Increased serum IL-10 concentrations are also observed in HIV-infected patients with disease progression, in contrast to non-progressing patients where levels were stable (120). In addition, ART has a clear downregulating effect on IL-10. On the other hand, increasing evidence suggests that IL-10 impacts many aspects of HIV pathogenesis, including the regulation of HIV-specific CD4+ and CD8+ T cell functions, as well as modulation of HIV replication in PBMC subsets. Genetic polymorphisms in the IL-10 gene promoter that lead to decreased IL-10 expression have been associated with more rapid disease progression in late stages of HIV infection, suggesting that the anti-inflammatory effects of IL-10 may be solely protective in the setting of chronic immune activation and blocking IL-10 function would only make sense in an acute setting (121). When considering VL–HIV coinfection, these data would advocate the blocking of excessive IL-10 levels during the acute stage of VL in HIV patients (in particular pre-ART patients) to allow a beneficial acute response which should however be time limited to retain the beneficial role of IL-10 in controlling side damage of chronic HIV and parasitic infections. To reduce the unwanted side effects due to blockage of normal, and beneficial, biological activities, novel IL-10 signaling inhibitors with for instance shorter half-lives are first needed (122).

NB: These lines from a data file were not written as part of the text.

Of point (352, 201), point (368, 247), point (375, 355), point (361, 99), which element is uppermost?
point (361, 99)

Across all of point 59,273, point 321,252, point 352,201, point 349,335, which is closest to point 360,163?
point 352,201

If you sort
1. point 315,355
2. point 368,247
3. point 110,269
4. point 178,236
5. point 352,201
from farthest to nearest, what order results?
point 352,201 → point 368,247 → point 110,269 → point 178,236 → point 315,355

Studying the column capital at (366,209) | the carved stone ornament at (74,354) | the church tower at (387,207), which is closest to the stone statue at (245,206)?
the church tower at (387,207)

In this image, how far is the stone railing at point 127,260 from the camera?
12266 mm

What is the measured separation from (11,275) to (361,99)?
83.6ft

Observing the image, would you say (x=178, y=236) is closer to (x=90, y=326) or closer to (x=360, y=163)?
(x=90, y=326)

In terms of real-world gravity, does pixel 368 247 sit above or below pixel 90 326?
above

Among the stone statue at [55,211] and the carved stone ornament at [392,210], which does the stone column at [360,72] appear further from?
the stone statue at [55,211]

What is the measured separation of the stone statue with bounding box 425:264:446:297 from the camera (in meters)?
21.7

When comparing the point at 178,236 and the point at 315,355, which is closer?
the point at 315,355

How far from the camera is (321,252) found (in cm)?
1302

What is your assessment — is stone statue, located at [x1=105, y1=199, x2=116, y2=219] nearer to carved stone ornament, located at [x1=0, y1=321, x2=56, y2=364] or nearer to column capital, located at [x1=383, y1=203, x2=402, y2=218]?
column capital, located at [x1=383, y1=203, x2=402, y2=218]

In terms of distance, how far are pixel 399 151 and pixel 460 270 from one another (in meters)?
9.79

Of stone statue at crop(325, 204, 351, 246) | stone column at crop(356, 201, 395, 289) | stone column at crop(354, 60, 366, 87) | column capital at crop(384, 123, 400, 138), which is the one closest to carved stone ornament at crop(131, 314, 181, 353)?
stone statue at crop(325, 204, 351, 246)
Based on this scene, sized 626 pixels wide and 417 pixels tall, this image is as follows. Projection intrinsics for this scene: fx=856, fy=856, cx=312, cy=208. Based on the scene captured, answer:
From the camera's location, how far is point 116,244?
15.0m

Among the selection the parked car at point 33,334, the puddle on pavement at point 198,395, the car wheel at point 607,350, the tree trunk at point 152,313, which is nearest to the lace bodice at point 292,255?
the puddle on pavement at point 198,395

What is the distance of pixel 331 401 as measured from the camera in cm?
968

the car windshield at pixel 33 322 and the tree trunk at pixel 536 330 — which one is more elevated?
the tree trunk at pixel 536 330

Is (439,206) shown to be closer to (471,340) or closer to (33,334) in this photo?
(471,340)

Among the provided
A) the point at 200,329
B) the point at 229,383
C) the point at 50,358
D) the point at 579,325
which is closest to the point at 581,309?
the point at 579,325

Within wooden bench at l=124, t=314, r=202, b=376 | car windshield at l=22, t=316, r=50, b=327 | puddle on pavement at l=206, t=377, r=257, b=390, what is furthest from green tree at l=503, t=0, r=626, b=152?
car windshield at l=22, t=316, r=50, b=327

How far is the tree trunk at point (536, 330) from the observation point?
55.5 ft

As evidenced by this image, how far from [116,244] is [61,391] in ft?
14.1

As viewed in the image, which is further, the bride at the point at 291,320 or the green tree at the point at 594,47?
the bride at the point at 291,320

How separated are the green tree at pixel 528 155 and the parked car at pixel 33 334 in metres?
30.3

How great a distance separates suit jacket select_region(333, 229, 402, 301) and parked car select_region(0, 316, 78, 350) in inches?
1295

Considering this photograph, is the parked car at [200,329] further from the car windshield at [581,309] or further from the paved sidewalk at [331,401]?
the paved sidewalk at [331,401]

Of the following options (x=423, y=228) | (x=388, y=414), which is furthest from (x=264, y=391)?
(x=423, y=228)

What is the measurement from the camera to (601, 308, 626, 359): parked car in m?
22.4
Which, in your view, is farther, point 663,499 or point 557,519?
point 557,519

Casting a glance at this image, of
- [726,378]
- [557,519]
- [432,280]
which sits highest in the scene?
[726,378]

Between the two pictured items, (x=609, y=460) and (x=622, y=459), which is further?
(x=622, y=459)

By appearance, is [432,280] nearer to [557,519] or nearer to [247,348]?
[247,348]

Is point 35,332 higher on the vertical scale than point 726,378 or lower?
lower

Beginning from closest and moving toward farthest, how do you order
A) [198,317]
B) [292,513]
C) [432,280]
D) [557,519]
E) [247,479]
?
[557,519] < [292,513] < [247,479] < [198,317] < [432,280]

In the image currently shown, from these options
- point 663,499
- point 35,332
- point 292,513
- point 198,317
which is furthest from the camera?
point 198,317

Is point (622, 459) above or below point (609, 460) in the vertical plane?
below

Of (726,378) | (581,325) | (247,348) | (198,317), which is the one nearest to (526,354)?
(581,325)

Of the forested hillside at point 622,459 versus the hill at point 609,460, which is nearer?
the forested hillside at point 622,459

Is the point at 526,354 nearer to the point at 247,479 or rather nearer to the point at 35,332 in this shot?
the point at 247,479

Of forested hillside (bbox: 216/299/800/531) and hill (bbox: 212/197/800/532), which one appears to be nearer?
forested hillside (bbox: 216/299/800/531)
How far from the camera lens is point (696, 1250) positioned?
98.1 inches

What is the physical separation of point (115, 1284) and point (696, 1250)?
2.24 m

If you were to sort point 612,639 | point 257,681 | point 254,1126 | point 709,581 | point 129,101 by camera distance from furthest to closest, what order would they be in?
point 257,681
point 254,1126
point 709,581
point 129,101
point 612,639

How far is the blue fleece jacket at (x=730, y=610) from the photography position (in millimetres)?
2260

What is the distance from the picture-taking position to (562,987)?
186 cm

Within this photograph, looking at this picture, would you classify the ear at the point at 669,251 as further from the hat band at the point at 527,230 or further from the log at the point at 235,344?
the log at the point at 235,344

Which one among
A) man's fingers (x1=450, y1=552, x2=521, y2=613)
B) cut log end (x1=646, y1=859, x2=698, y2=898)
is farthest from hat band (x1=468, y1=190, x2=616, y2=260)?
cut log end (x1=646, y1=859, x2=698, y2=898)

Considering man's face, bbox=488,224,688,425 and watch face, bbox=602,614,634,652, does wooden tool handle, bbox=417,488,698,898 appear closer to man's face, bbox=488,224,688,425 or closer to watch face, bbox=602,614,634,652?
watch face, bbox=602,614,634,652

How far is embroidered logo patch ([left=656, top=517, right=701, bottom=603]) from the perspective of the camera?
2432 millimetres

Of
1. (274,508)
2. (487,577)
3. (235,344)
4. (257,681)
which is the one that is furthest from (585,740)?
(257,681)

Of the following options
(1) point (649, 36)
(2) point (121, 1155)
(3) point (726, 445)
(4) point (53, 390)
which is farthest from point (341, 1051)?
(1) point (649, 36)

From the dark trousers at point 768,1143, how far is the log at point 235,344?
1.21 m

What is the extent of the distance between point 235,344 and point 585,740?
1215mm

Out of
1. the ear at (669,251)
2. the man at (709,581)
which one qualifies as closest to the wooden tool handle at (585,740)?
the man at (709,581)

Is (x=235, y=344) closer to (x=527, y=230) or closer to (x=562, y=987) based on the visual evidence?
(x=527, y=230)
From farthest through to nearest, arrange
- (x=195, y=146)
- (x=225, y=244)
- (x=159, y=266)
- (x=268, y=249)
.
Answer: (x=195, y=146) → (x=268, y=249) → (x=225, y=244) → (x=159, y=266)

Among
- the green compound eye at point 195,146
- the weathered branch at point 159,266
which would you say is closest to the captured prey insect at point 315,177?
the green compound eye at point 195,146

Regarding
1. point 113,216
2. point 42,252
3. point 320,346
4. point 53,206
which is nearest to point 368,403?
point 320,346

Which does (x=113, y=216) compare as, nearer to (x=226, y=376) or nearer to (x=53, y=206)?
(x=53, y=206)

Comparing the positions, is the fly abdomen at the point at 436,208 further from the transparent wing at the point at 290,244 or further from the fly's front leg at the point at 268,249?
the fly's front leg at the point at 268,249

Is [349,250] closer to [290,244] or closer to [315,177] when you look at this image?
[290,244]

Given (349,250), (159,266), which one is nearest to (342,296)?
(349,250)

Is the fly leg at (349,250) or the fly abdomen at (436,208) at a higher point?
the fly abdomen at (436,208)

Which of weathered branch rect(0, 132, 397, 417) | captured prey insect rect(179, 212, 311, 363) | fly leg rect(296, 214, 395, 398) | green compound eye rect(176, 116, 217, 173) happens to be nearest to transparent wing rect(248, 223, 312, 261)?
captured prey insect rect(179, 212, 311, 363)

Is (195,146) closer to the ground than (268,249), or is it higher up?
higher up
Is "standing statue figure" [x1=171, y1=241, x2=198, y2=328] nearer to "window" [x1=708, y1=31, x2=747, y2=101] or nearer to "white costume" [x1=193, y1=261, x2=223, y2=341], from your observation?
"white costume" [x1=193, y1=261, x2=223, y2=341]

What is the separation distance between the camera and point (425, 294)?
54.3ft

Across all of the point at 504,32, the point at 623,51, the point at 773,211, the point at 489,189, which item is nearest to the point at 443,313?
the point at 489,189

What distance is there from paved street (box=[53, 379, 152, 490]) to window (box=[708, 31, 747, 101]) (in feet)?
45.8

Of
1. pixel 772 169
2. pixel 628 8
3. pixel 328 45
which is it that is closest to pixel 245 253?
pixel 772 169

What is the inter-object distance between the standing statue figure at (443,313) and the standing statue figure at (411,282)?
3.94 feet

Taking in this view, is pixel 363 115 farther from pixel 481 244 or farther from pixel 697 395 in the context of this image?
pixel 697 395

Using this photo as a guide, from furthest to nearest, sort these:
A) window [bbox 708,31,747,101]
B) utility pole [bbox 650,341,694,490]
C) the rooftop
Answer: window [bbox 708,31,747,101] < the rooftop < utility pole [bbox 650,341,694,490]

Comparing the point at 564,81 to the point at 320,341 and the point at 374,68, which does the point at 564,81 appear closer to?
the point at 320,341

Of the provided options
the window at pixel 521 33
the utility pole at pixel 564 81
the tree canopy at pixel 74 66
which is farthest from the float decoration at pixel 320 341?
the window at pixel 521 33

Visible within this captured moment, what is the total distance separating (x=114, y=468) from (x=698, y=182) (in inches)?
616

The concept of immune exhaustion and senescence as a stepwise and progressive loss of T cell function and proliferative potential, respectively, and evolving to complete T cell unresponsiveness has been robustly discussed in the context of HIV infection (123). The driving force is believed to be chronic antigen exposure and consequently extensive non-specific immune activation. Increased immune activation in patients on long-term suppressive cART has been associated with increased mortality, the occurrence of non-AIDS-defining conditions, and a poorer recovery in CD4+ T cell count (124, 125). Similarly, increased levels of programmed death-ligand 1 (PD-L1) expression on monocytes, B cells, and T cells from untreated HIV patients correlated directly with plasma viral load and inversely with CD4+ T cell count (126). This mechanism could partly explain the disappointing long-term effects of IL-2 therapy in HIV patients, as IL-2 was recently shown to upregulate the PD1–PD-L1/L2 pathway (127). While the causative factors of immune exhaustion or senescence are not completely understood, chronic immune activation, residual HIV-replication, and coinfections are likely main drivers of this process. Recent studies have also focused on the role of this process in the context of VL and other parasitic infections, showing an accelerated T cell senescence during VL infection (128). Likewise, a parasite-induced T cell anergy has been proposed (128). Hence, a modulatory approach to reverse this process or temporarily breaking the regulatory feedback loop using antibody therapies targeting PD-1, CTLA-4 or its ligands could prove efficient in coinfected individuals with a potential double-driven T cell unresponsiveness. Such an approach to reverse the reported T cell unresponsiveness has proved very effective in experimental VL (57, 129–131). In SIV-infected rhesus macaques, anti-PD-1 (in the absence of ART) was shown to enhance virus-specific CD8+ T cell activity, to reduce viral load, and to prolong survival (46). Similarly, anti-PD-L1 antibody therapy showed promising in a recent Phase I RCT on 6 ART patients, arguing in favor of its potential use in virologically suppressed VL–HIV patients (132). Recently, the major HIV cell reservoir was shown to be composed of PD-1+ CD4+ memory T cells, suggesting an additional positive effect of anti-PD-1 therapy to combat the concomitant HIV infection (133).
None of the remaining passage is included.